• **Text section**:
==================================================

Properties are attributes of an object: a column in a table, a field in a payload, and so on.
Elements are either an object or a property.

Figure 1 illustrates those terms with a basic relational database.

Figure 1: elements of the schema in ODCS v3.

Examples

Complete schema

schema:
  - name: tbl
    logicalType: object
    physicalType: table
    physicalName: tbl_1 
    description: Provides core payment metrics 
    authoritativeDefinitions: 
      - url: https://catalog.data.gov/dataset/air-quality 
        type: businessDefinition
      - url: https://youtu.be/jbY1BKFj9ec
        type: videoTutorial
    tags: ['finance']
    dataGranularityDescription: Aggregation on columns txn_ref_dt, pmt_txn_id
    properties:
      - name: txn_ref_dt
        businessName: transaction reference date
        logicalType: date
        physicalType: date
        description: null
        partitioned: true
        partitionKeyPosition: 1
        criticalDataElement: false
        tags: []
        classification: public
        transformSourceObjects:
          - table_name_1
          - table_name_2
          - table_name_3
        transformLogic: sel t1.txn_dt as txn_ref_dt from table_name_1 as t1, table_name_2 as t2, table_name_3 as t3 where t1.txn_dt=date-3
        transformDescription: Defines the logic in business terms. 
        examples:
          - 2022-10-03
          - 2020-01-28
      - name: rcvr_id
        primaryKey: true 
        primaryKeyPosition: 1
        businessName: receiver id
        logicalType: string
        physicalType: varchar(18)
        required: false
        description: A description for column rcvr_id.
        partitioned: false
        partitionKeyPosition: -1
        criticalDataElement: false
        tags: []
        classification: restricted
        encryptedName: enc_rcvr_id
      - name: rcvr_cntry_code
        primaryKey: false 
        primaryKeyPosition: -1
        businessName: receiver country code
        logicalType: string
        physicalType: varchar(2)

==================================================

• **Data block**:
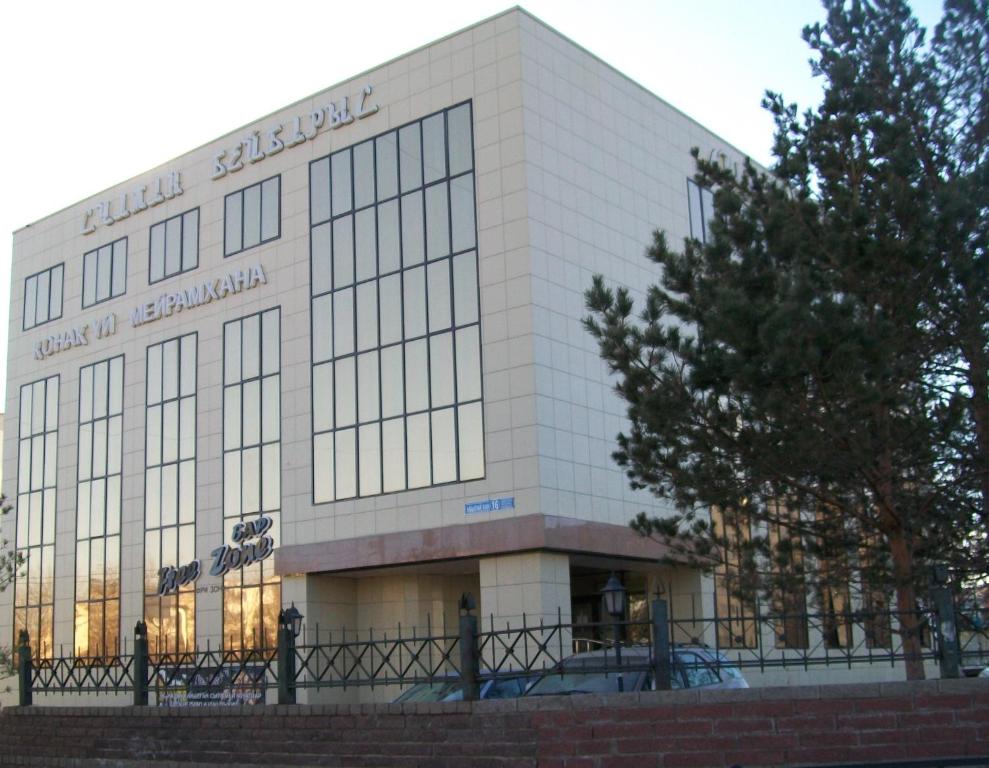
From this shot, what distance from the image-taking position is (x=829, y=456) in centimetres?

==================================================

• **What to produce**:
Write out the part of the schema text that begins at the words "required: false" and stops after "physicalType: varchar(2)". Keep every character as it appears. The lines after the schema text are separate material.

• **Response below**:
required: false
        description: A description for column rcvr_id.
        partitioned: false
        partitionKeyPosition: -1
        criticalDataElement: false
        tags: []
        classification: restricted
        encryptedName: enc_rcvr_id
      - name: rcvr_cntry_code
        primaryKey: false 
        primaryKeyPosition: -1
        businessName: receiver country code
        logicalType: string
        physicalType: varchar(2)